The Open Siddur Project does not recognize an area of copyright applicable in some countries called, sweat of the brow copyright. (Please refer to Project Gutenberg, “No Sweat of the Brow Copyright.”) However, we endeavor to correctly attribute all contributors for their efforts, even those whose efforts do not merit attribution under U.S. copyright law.

 

In Case of Possible Copyright Infringement

If you are a copyright owner or an agent thereof and believe that any content shared via the Open Siddur Project infringes your copyrights, you may submit a notification pursuant to the Digital Millennium Copyright Act (“DMCA”) by providing our Copyright Agent with the following information in writing or electronically. (See 17 U.S.C 512(c)(3) for further detail.)

  1. A physical or electronic signature of a person authorized to act on behalf of the owner of an exclusive right that is allegedly infringed;
  2. Identification of the copyrighted work claimed to have been infringed, or, if multiple copyrighted works at a single online site are covered by a single notification, a representative list of such works at that site;
  3. Identification of the material that is claimed to be infringing or to be the subject of infringing activity and that is to be removed or access to which is to be disabled and information reasonably sufficient to permit us to locate the material (providing URLs in the body of an email is the best way to help us locate content quickly);
  4. Information reasonably sufficient to permit us or our agents to contact you, such as an address, telephone number, and, if available, an electronic mail address;
  5. A statement that you have a good faith belief that use of the material in the manner complained of is not authorized by the copyright owner, its agent, or the law; and
  6. A statement that the information in the notification is accurate, and under penalty of perjury, that you are authorized to act on behalf of the owner of an exclusive right that is allegedly infringed.

Our designated Copyright Agent to receive notifications of claimed infringement is:

Aharon Varady, ℅ The Open Siddur Project,  727 Red Bud Ave., Cincinnati, OH 45229.

Only DMCA notices and notices relating to complaints in connection with infringement of intellectual property rights should go to the Copyright Agent.

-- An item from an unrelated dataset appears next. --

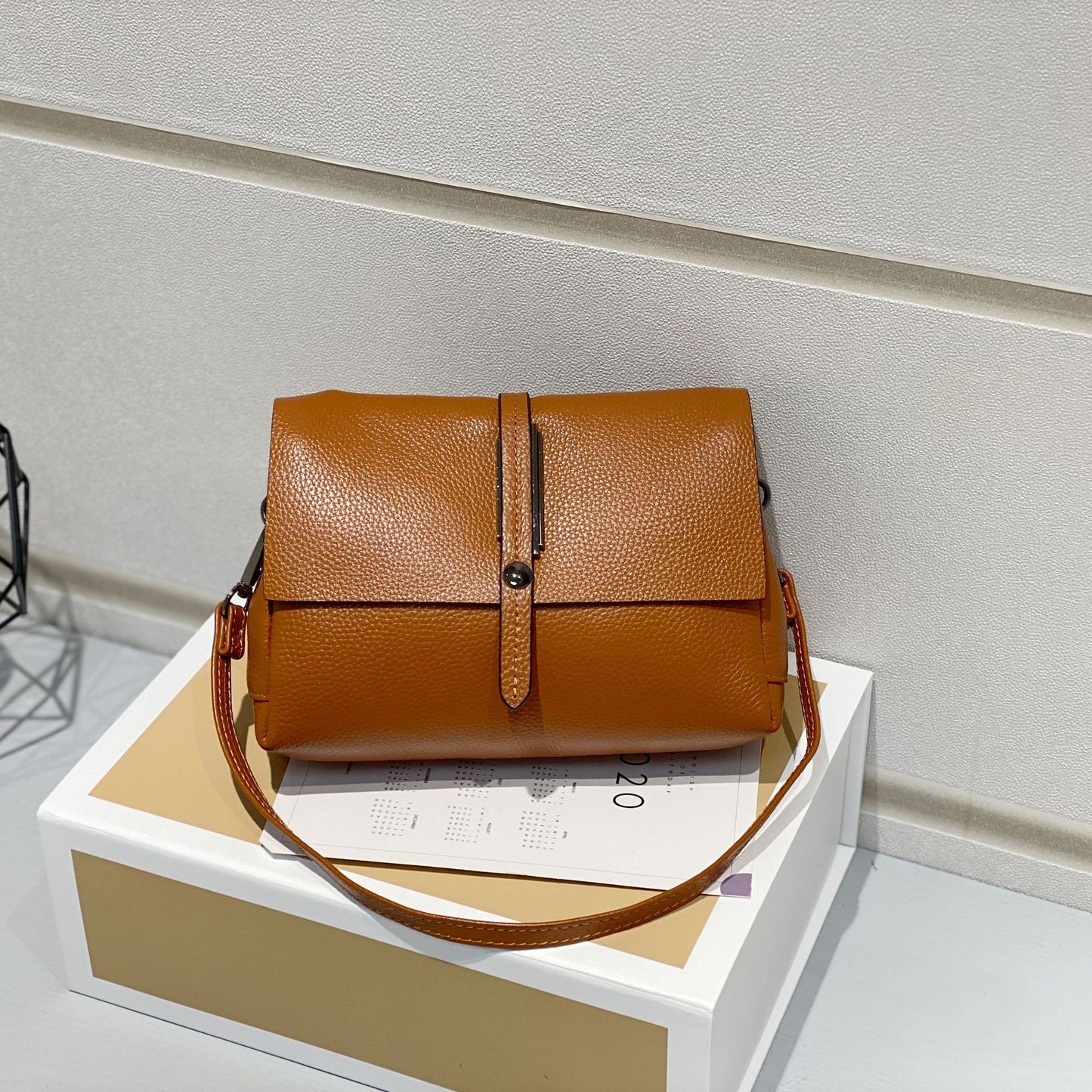Women's First Layer Cowhide Leather Veil Commuter Bags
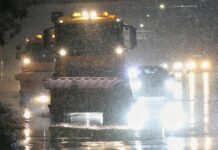 Тази нощ в София са работили 171 снегопочистващи машини; аварийни екипи премахват паднали клони и дървета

Any other feedback, comments, requests for technical support and other communications should be addressed to our standard support contacts as identified on this Website.

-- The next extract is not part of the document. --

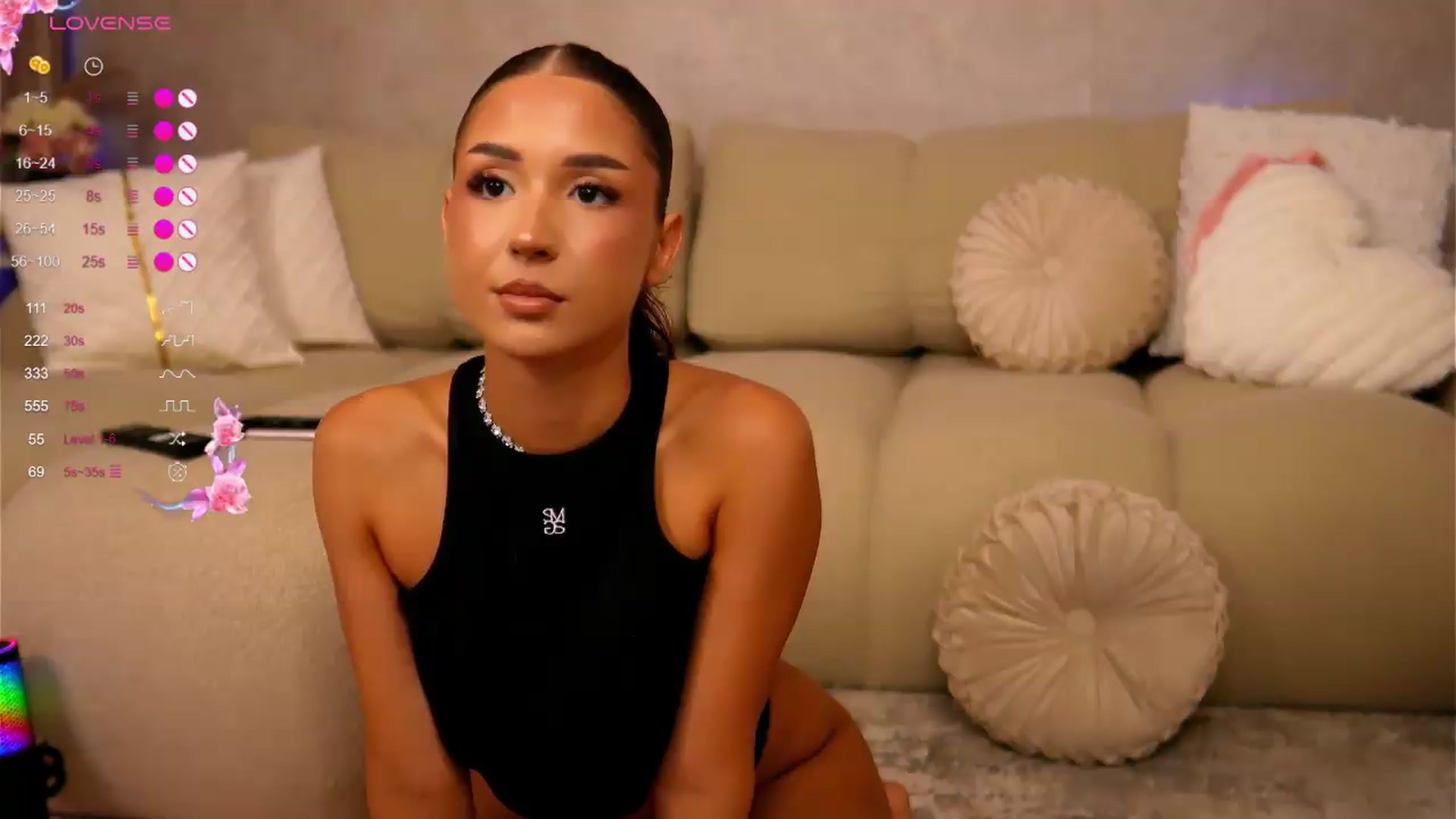 Gallery image thumbnail from OliviasWays's myfreecams stream on, 08/09/2026, 20:31 image 17 of 20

WE CAUTION YOU THAT UNDER FEDERAL LAW, IF YOU KNOWINGLY MISREPRESENT THAT ONLINE CONTENT IS INFRINGING, YOU MAY BE SUBJECT TO HEAVY CIVIL PENALTIES. THESE INCLUDE MONETARY DAMAGES, COURT COSTS, AND ATTORNEYS FEES INCURRED BY US, BY ANY COPYRIGHT OWNER OR BY ANY COPYRIGHT OWNER’S LICENSEE THAT IS INJURED AS A RESULT OF OUR RELYING UPON YOUR MISREPRESENTATION. YOU MAY ALSO BE SUBJECT TO CRIMINAL PROSECUTION FOR PERJURY.

Notes

Notes
1For a definition of “publication” see e.g. Copyright Office circular, page 3. This modern definition is only valid for 1978 and later, as the 1909 Copyright Act did not explicitly define it, though the concepts were similar.
2Yaakov Avraham Cohen. Emeq Ha-Mishpat, Vol. 4: Zekhuyot Yotsrim (Valley Of The Law, Vol. 4: Copyright) (1999) (Hebrew)
3Ibid.
4Yitzhak Schmelkes, Beit Yitzhak, Yoreh De’ah, Pt. 5, No. 75 (Pyzemsyl 1875) (Hebrew)
5Ibid.
6Yisrael Meir Kagan. Ahavat Ḥesed (Loving Loving-kindness) Ch. 22 (1888).
7Find the article on “Cultural Rights” on wikipedia.
8Also find the article on “Syncretism” in Wikipedia.